Sword fighting all the way!  








Loser gets impregnated and has to raise the bastard offspring.


----------



## hypno (Feb 9, 2012)

Where did you get the list? Did you make it yourself? It is impressive but not complete IMO. The list is tough for sure but the 2 most physically demanding sports have been determined to be soccer and motocross/supercross and supercross athletes have consistently tested as the best conditioned overall athletes. 

"Dr. Steve Augustine, of Jacksonville Orthopedic Institute and the Action  Sports Medicine Foundation in Jacksonville, Fla., and his colleagues  undertook a research study where they placed heart-rate monitors on the  riders and monitored them throughout the races to see where supercross  athletes compared to other athletes in terms of fitness. 

The results showed that the bottom line is that these supercross  athletes are in incredible shape. Heart rate is a measurement of the  exercises intensity of an activity. The higher the heart rate, the  higher the intensity and when he looked at the  supercross racers, they  were running their hearts at an average of 179-180 beats per minute.  During a supercross race, the riders??? heart-rate level is at 92% of  their maximum heart rate.  

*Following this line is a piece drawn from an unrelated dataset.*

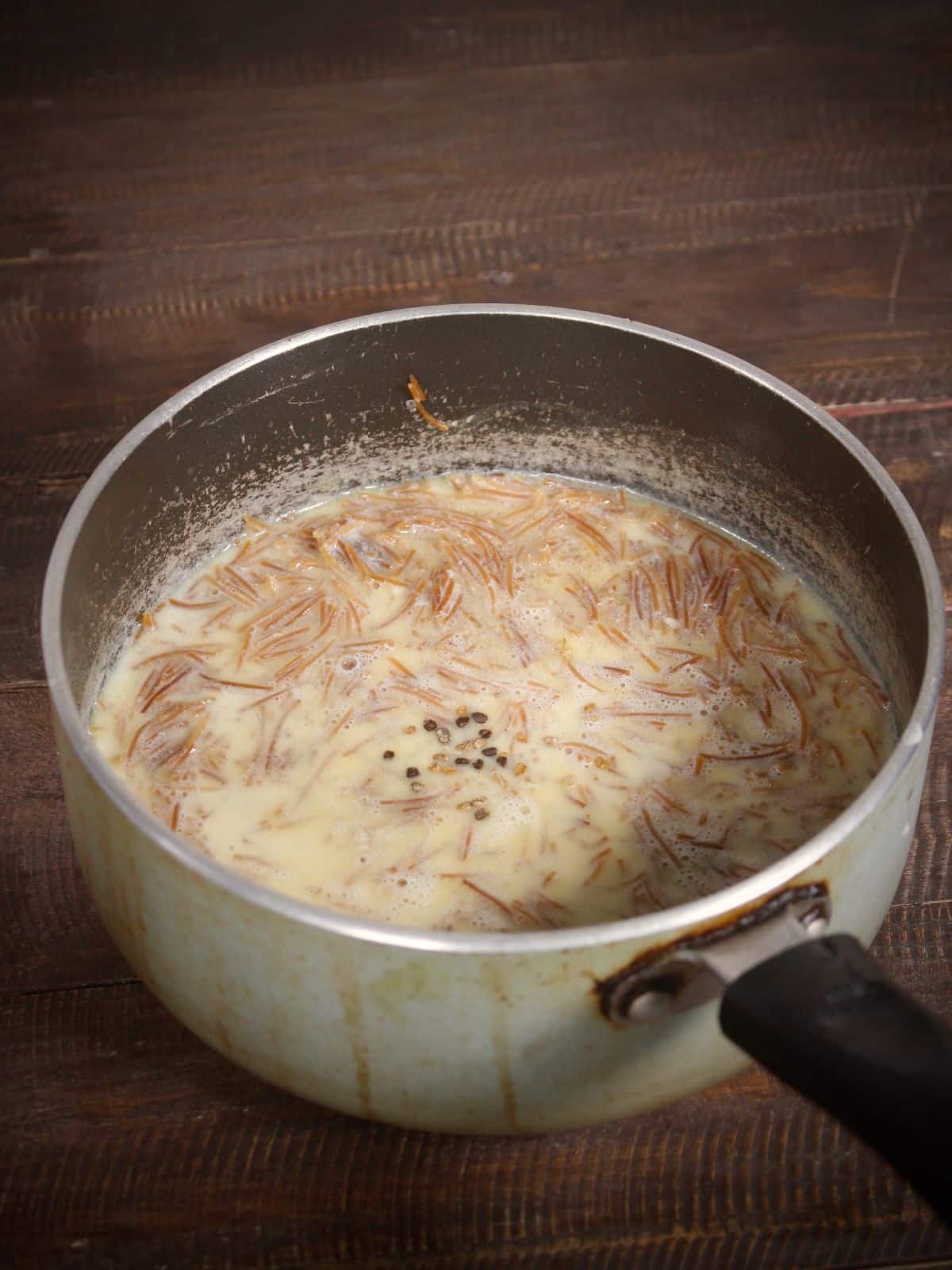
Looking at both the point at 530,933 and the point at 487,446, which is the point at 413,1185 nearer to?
the point at 530,933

As soon as the race starts, their heart rate runs up to that 92% from  start to finish, which is approximately 20 minutes duration. This is put  into perspective when compared to other sports. Most other sports gauge  their competitors??? heart rates at an average of 80% during an event.  Supercross racers are actually running at higher heart rates than most  sports, and the most impressive difference is that they are doing it at  20-minute intervals. Hockey teams may be on the ice for a minute,  football players exert themselves in short bursts that last only a few  seconds. 

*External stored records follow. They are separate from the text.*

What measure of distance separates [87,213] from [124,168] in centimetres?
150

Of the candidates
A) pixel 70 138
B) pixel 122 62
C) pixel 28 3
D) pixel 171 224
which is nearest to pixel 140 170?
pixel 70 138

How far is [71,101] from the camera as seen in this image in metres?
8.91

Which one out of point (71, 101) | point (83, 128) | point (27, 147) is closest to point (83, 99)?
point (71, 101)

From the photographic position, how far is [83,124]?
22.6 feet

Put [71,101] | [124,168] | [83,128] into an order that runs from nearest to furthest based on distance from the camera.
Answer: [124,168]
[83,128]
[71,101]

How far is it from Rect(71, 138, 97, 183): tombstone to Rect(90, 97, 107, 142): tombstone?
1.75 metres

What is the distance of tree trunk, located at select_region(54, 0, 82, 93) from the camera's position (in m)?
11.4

???I wanted to give everyone the sound  medical data to support that argument in our favor,??? said Augustine.  ???Anyone that is involved with the sport or who has ever raced knows how  physically demanding it is, yet the average sports fan still believes  that the motorcycle does all the work. This wide spread misconception is  definitely not the case, as the results speak for themselves. This type  of research validates our sport on a scientific level. It gives our  sport the respect it deserves in terms of exercise intensity and the  fitness demands required to compete in this sport.???   "


----------



## GFR (Feb 9, 2012)

Boxing, nothing else even comes close.


----------



## redz (Feb 9, 2012)

Theres tons of sports that are great endurance workouts. But most of them depend how hard you want to push it.


----------



## manic my friend (Feb 9, 2012)

wheelchair pole vaulting.


----------



## hypno (Feb 9, 2012)

redz said:


> Theres tons of sports that are great endurance workouts. But most of them depend how hard you want to push it.



Exactly!


----------



## Madmann (Feb 9, 2012)

min0 lee said:


> I will give you their answer right after this madmann commercial break.


 
Yeah I am still occupying your mind huh sweet-cheeks.

Get in line, cause you're definitely not the first or last.



min0 lee said:


> 47) Walking
> 46) Tai Chi
> 45) Water Aerobics
> 44) Stretching in General
> ...


 

*LOL @ THAT LIST.*


----------



## exphys88 (Feb 9, 2012)

Mountaineering is the most difficult sport I've done.  Some days involving climbing/hiking for 12 hours with 40 lbs on your back in freezing temperatures, while taking the time to place each step carefully to avoid a 1,000 ft slide/fall on ice and snow.  Then you add in the elevation and lack of oxygen, and the 1 hour of digging snow to make a spot for your tent.  Then you go to sleep and wake up and do it again the next day.  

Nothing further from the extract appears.